Никита, какому почудилось, что Исакий без усердия омывает ему ноги, плеснул на Исакия кипятком и проворчал:
- Будь чистым, как мои ноги.
Сергию, вздумавшему наказать Никиту веригами, тот, передернув плечами, пригрозил:
- Разом кликну своих, так мы тебя самого туды вденем.
Захохотав, Никита удалился.
Ожженный инок в болях валялся в своей келии. Лишь Сергий с послушником-племянником Иваном, нареченным во Христе Федором, ухаживали за страдальцем, смазывая гусиным жиром вспухшие раны.
Хмельное буйство продолжалось. В иной раз они устроили «изгнание Сатаны из обители». Упившегося и нагого Михея с козлиными рогами на челе и вставленной в зад хворостиной поздним вечером гоняли по обители с криками:
- Сатана! Изыди вон!
Упавшего остервенело побивали палками и ногами, не чуя в угаре чинимой ему боли, не внемля его воплям о милосердии.
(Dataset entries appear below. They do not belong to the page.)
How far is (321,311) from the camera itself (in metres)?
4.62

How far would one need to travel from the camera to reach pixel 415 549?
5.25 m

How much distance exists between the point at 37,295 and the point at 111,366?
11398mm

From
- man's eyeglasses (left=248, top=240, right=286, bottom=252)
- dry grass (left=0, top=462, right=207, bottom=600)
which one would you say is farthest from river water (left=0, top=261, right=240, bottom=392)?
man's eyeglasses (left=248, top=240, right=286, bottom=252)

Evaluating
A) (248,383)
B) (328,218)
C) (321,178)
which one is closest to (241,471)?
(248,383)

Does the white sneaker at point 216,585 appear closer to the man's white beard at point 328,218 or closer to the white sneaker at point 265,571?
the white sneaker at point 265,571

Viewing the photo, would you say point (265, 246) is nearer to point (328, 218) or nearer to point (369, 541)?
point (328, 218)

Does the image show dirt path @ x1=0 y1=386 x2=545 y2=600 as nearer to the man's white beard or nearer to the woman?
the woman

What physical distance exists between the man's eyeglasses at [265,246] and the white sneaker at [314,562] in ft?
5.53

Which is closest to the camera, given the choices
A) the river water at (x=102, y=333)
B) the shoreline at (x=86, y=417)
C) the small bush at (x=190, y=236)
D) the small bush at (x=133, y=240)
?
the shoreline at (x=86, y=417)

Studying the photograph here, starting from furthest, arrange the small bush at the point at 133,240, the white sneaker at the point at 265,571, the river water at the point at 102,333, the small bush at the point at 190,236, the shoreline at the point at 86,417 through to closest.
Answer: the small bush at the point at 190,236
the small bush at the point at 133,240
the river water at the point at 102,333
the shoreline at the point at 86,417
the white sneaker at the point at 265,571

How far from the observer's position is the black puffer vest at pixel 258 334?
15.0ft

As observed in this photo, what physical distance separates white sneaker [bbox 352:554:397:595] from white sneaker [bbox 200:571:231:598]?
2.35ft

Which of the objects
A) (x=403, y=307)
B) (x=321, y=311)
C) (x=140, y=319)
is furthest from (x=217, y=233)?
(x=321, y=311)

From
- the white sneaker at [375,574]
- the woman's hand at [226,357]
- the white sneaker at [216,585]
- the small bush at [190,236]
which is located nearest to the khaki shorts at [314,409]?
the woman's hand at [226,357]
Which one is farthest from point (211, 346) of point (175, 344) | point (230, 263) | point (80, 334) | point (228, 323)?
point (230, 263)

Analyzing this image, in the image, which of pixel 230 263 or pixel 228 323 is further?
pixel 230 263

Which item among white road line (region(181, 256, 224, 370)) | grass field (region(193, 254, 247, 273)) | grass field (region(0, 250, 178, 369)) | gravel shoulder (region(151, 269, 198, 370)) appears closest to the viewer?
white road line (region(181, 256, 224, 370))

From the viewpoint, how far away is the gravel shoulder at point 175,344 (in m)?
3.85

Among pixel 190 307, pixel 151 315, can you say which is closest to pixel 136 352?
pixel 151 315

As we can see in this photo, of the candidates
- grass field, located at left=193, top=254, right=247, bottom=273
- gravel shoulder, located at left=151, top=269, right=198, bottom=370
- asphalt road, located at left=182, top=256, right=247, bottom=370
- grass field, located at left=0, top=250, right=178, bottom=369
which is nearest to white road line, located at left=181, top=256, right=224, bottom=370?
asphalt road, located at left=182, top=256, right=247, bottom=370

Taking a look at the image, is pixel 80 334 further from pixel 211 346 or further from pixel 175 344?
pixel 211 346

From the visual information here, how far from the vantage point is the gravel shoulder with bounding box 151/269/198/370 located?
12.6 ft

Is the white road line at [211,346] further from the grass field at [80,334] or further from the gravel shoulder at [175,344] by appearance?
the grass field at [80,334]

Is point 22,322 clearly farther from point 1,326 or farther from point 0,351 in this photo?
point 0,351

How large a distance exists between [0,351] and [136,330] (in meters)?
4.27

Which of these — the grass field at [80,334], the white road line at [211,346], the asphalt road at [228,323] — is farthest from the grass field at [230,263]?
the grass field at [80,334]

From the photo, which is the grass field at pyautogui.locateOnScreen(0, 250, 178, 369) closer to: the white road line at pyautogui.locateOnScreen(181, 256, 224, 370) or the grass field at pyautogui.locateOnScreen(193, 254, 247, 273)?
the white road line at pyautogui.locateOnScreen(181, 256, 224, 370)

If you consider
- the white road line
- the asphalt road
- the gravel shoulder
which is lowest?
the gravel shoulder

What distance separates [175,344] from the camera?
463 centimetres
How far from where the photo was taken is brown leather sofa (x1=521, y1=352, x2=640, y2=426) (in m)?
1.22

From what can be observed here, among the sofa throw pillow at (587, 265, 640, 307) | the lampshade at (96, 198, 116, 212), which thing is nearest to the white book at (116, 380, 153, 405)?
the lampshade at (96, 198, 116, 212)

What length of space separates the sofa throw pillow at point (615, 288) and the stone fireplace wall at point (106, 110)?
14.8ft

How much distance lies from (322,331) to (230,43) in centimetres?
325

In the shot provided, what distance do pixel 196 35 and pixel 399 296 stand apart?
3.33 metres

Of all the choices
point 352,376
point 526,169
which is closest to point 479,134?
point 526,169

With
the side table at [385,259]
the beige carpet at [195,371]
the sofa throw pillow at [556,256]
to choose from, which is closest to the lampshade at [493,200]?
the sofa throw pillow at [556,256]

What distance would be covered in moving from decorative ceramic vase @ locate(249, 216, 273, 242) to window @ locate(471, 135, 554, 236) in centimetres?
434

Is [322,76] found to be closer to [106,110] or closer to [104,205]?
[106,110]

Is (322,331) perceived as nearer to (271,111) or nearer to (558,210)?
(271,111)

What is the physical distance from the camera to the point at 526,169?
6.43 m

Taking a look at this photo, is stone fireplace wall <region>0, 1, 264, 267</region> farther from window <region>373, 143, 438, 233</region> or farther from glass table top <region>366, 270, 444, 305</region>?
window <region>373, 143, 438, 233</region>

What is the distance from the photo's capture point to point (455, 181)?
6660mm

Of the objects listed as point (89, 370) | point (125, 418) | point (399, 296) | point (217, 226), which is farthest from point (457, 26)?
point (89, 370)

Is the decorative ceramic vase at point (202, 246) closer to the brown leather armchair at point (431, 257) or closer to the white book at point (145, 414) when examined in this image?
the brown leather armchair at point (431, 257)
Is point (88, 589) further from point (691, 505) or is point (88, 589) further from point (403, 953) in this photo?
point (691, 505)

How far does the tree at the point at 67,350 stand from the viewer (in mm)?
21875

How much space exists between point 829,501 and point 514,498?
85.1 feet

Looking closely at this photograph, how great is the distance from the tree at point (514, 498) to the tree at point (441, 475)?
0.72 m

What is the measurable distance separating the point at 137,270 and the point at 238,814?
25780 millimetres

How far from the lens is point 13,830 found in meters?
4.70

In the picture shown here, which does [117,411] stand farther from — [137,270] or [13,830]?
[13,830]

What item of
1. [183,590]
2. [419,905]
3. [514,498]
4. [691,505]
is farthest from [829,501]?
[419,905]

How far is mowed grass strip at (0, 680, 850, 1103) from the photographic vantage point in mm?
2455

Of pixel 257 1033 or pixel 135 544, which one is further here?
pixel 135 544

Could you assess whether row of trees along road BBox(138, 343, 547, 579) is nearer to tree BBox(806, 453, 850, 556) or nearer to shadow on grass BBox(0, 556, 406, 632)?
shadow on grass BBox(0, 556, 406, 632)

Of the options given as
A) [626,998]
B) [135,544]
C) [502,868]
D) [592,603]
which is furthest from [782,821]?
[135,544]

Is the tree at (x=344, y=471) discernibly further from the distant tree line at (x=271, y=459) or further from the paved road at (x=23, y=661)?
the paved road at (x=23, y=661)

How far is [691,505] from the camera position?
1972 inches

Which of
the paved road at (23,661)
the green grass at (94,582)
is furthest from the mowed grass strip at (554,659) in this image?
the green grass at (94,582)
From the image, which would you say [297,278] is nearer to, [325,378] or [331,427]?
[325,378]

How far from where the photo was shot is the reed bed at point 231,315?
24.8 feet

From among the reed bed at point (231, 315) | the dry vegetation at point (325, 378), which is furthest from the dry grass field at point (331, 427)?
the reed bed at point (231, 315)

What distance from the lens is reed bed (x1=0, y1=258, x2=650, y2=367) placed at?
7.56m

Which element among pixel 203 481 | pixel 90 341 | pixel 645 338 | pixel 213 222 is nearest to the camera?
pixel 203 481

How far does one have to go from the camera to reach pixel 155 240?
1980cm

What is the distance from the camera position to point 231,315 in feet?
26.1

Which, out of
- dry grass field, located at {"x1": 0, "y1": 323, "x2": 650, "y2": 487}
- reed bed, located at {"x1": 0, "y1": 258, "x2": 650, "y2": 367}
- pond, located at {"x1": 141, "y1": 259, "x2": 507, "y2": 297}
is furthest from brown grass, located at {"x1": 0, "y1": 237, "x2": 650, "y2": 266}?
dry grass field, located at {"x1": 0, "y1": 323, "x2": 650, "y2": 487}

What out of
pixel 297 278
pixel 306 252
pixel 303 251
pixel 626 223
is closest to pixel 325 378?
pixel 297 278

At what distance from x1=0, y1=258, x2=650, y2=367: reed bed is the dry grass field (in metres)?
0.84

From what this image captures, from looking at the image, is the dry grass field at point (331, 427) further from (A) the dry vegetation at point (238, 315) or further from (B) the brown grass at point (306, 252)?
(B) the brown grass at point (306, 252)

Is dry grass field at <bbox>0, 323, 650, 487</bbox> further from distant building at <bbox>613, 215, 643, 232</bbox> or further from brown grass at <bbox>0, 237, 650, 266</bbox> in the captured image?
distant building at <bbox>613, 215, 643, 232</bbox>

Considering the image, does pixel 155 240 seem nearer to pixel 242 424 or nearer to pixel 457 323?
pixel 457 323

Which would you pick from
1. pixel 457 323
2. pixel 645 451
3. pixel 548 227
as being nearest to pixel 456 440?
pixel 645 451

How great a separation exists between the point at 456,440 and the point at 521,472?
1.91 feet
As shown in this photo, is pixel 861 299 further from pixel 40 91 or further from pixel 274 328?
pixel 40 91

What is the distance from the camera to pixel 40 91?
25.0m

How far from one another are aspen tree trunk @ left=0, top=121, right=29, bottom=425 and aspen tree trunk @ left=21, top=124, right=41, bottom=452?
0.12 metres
После Михей долго прибывал в беспамятстве и еще дольше оправлялся от побоев. И вновь лишь Сергий с Федором пособляли в лечении.
Особножитийство в обители нагнетало тягостные думы. Всяк за себя, иноки, кроме богослужений, занимались по-своему. Сергий с немногими трудились на своих скудных клочках земли, отвоеванных у леса. Имущие иноки от безделия предавались своим «утехам».
Тем временем Алексий, поставленный митрополитом всея Руси в Царьграде, в беседе с патриархом Филофеем Коккиным (Красным) обмолвился о праведном старце, обитавшем возле Радонежа, чем сильно заинтересовал патриарха. Вместе с возвратившимся на Русь Алексием, прибыло малое посольство к игумену от патриарха царьградского.